[Stored data]
####################

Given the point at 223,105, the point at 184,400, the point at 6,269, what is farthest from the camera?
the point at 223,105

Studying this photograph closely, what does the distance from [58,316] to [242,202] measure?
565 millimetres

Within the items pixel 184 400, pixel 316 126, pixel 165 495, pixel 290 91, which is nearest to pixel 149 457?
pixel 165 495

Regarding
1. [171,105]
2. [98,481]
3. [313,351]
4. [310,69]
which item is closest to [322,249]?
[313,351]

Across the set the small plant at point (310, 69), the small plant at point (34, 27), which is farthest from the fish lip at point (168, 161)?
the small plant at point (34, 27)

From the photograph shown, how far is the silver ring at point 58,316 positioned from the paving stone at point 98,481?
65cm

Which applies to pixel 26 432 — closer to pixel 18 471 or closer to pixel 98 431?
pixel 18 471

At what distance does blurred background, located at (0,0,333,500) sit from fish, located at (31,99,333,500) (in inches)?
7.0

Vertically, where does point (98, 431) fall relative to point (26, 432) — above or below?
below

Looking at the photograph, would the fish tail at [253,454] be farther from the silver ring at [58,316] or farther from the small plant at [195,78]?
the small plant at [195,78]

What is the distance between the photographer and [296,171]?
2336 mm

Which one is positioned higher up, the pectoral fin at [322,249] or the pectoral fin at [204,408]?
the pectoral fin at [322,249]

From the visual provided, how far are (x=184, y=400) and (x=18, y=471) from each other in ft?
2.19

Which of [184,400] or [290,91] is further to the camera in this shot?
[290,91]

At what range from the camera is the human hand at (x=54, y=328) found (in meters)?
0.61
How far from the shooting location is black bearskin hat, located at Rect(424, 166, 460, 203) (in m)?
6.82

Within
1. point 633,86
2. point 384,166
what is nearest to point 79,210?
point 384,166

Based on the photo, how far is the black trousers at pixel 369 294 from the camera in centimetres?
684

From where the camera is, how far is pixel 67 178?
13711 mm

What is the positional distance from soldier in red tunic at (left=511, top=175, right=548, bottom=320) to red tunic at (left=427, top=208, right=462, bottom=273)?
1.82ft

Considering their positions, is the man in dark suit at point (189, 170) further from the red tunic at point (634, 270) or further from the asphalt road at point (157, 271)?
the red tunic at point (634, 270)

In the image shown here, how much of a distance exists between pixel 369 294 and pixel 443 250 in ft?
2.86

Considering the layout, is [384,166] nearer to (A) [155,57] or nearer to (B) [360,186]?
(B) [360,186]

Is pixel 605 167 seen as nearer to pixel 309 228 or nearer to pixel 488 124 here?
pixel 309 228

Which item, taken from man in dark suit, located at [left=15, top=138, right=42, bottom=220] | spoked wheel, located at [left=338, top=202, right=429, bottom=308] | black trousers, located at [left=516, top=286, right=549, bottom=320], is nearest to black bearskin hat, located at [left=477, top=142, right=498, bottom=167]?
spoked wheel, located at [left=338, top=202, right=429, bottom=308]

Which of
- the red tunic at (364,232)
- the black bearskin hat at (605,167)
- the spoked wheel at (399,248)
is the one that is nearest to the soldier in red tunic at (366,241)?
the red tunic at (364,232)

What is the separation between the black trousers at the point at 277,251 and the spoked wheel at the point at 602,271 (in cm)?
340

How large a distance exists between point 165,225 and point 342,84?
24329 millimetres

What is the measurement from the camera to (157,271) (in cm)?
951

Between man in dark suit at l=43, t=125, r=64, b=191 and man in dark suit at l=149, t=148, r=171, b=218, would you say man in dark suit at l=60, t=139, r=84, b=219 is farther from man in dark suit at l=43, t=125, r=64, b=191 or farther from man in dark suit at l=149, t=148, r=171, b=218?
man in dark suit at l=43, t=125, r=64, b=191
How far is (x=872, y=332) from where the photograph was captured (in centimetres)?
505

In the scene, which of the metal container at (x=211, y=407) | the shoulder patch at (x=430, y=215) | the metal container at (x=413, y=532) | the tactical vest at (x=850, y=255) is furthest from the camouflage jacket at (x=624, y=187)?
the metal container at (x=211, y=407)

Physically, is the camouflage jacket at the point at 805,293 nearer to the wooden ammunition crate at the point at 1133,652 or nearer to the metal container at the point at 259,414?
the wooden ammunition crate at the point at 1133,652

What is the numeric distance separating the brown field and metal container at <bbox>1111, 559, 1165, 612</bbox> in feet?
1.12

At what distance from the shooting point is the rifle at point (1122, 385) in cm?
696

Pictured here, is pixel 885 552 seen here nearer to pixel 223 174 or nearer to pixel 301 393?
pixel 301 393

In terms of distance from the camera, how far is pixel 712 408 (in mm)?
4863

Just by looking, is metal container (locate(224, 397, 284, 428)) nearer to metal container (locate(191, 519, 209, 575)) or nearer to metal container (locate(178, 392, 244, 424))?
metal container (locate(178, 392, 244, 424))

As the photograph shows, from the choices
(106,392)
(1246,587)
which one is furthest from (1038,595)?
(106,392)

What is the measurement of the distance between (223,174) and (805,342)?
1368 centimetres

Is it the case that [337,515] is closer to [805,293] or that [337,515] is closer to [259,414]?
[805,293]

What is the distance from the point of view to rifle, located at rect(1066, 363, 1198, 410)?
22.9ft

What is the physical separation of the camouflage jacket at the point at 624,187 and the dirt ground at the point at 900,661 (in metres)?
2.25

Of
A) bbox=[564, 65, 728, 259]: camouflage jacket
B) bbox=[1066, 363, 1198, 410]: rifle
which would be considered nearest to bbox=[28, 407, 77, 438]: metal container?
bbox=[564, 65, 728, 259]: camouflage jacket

####################

Reproduce the data in full, exactly as presented.

Given the point at 223,105, the point at 184,400, the point at 6,269, what is farthest from the camera?
the point at 223,105

Studying this photograph closely, what does the distance from [58,316] to [242,202] measure?
565 millimetres

Within the items pixel 184 400, pixel 316 126, pixel 165 495, pixel 290 91, which is nearest to pixel 149 457?
pixel 165 495

Regarding
1. [171,105]
2. [98,481]
3. [313,351]
4. [310,69]
which item is closest to [322,249]?
[313,351]

Across the set the small plant at point (310, 69), the small plant at point (34, 27), which is farthest from the fish lip at point (168, 161)?
the small plant at point (34, 27)

From the photograph shown, how far is the silver ring at point 58,316 positioned from the paving stone at point 98,481?
65cm

Which applies to pixel 26 432 — closer to pixel 18 471 or closer to pixel 98 431?
pixel 18 471

At what distance does blurred background, located at (0,0,333,500) sit from fish, located at (31,99,333,500) (in inches)?
7.0

Vertically, where does point (98, 431) fall relative to point (26, 432) — above or below?
below

Looking at the photograph, would the fish tail at [253,454] be farther from the silver ring at [58,316] or farther from the small plant at [195,78]?
the small plant at [195,78]

What is the distance between the photographer and [296,171]?
2336 mm

Which one is positioned higher up, the pectoral fin at [322,249] or the pectoral fin at [204,408]?
the pectoral fin at [322,249]

From the visual provided, how far are (x=184, y=400) and (x=18, y=471) from each other in ft?
2.19

Which of [184,400] or [290,91] is further to the camera in this shot?
[290,91]

At what range from the camera is the human hand at (x=54, y=328) found (in meters)?
0.61
How far from the shooting location is black bearskin hat, located at Rect(424, 166, 460, 203) (in m)?
6.82

Within
1. point 633,86
2. point 384,166
what is nearest to point 79,210?
point 384,166

Based on the photo, how far is the black trousers at pixel 369 294 from the camera in centimetres?
684

From where the camera is, how far is pixel 67 178?
13711 mm

What is the positional distance from soldier in red tunic at (left=511, top=175, right=548, bottom=320) to red tunic at (left=427, top=208, right=462, bottom=273)?
1.82ft

Considering their positions, is the man in dark suit at point (189, 170) further from the red tunic at point (634, 270) or further from the asphalt road at point (157, 271)?
the red tunic at point (634, 270)

In the image shown here, how much of a distance exists between pixel 369 294 and pixel 443 250 in ft?
2.86

Considering the layout, is [384,166] nearer to (A) [155,57] or nearer to (B) [360,186]?
(B) [360,186]

Is pixel 605 167 seen as nearer to pixel 309 228 or nearer to pixel 488 124 here?
pixel 309 228

Which item, taken from man in dark suit, located at [left=15, top=138, right=42, bottom=220] | spoked wheel, located at [left=338, top=202, right=429, bottom=308] | black trousers, located at [left=516, top=286, right=549, bottom=320], is nearest to black bearskin hat, located at [left=477, top=142, right=498, bottom=167]?
spoked wheel, located at [left=338, top=202, right=429, bottom=308]

Which of
- the red tunic at (364,232)
- the black bearskin hat at (605,167)
- the spoked wheel at (399,248)
is the one that is nearest to the soldier in red tunic at (366,241)?
the red tunic at (364,232)

What is the separation between the black trousers at the point at 277,251 and the spoked wheel at the point at 602,271 (in cm)?
340

How large a distance exists between point 165,225 and point 342,84?
24329 millimetres

What is the measurement from the camera to (157,271) (in cm)?
951

Between man in dark suit at l=43, t=125, r=64, b=191 and man in dark suit at l=149, t=148, r=171, b=218, would you say man in dark suit at l=60, t=139, r=84, b=219 is farther from man in dark suit at l=43, t=125, r=64, b=191 or farther from man in dark suit at l=149, t=148, r=171, b=218?
man in dark suit at l=43, t=125, r=64, b=191
How far is (x=872, y=332) from where the photograph was captured (in centimetres)?
505

In the scene, which of the metal container at (x=211, y=407) | the shoulder patch at (x=430, y=215) | the metal container at (x=413, y=532) | the tactical vest at (x=850, y=255) is furthest from the camouflage jacket at (x=624, y=187)?
the metal container at (x=211, y=407)

Physically, is the camouflage jacket at the point at 805,293 nearer to the wooden ammunition crate at the point at 1133,652 or nearer to the metal container at the point at 259,414?
the wooden ammunition crate at the point at 1133,652

What is the numeric distance separating the brown field and metal container at <bbox>1111, 559, 1165, 612</bbox> in feet?
1.12

At what distance from the shooting point is the rifle at point (1122, 385) in cm?
696

Pictured here, is pixel 885 552 seen here nearer to pixel 223 174 or nearer to pixel 301 393?
pixel 301 393

In terms of distance from the camera, how far is pixel 712 408 (in mm)?
4863

Just by looking, is metal container (locate(224, 397, 284, 428)) nearer to metal container (locate(191, 519, 209, 575)) or nearer to metal container (locate(178, 392, 244, 424))?
metal container (locate(178, 392, 244, 424))

As the photograph shows, from the choices
(106,392)
(1246,587)
which one is furthest from (1038,595)?
(106,392)

What is the measurement of the distance between (223,174) and (805,342)?
1368 centimetres

Is it the case that [337,515] is closer to [805,293] or that [337,515] is closer to [259,414]?
[805,293]

What is the distance from the point of view to rifle, located at rect(1066, 363, 1198, 410)?
22.9ft

What is the physical separation of the camouflage jacket at the point at 624,187 and the dirt ground at the point at 900,661 (in metres)?
2.25

Of
A) bbox=[564, 65, 728, 259]: camouflage jacket
B) bbox=[1066, 363, 1198, 410]: rifle
which would be considered nearest to bbox=[28, 407, 77, 438]: metal container?
bbox=[564, 65, 728, 259]: camouflage jacket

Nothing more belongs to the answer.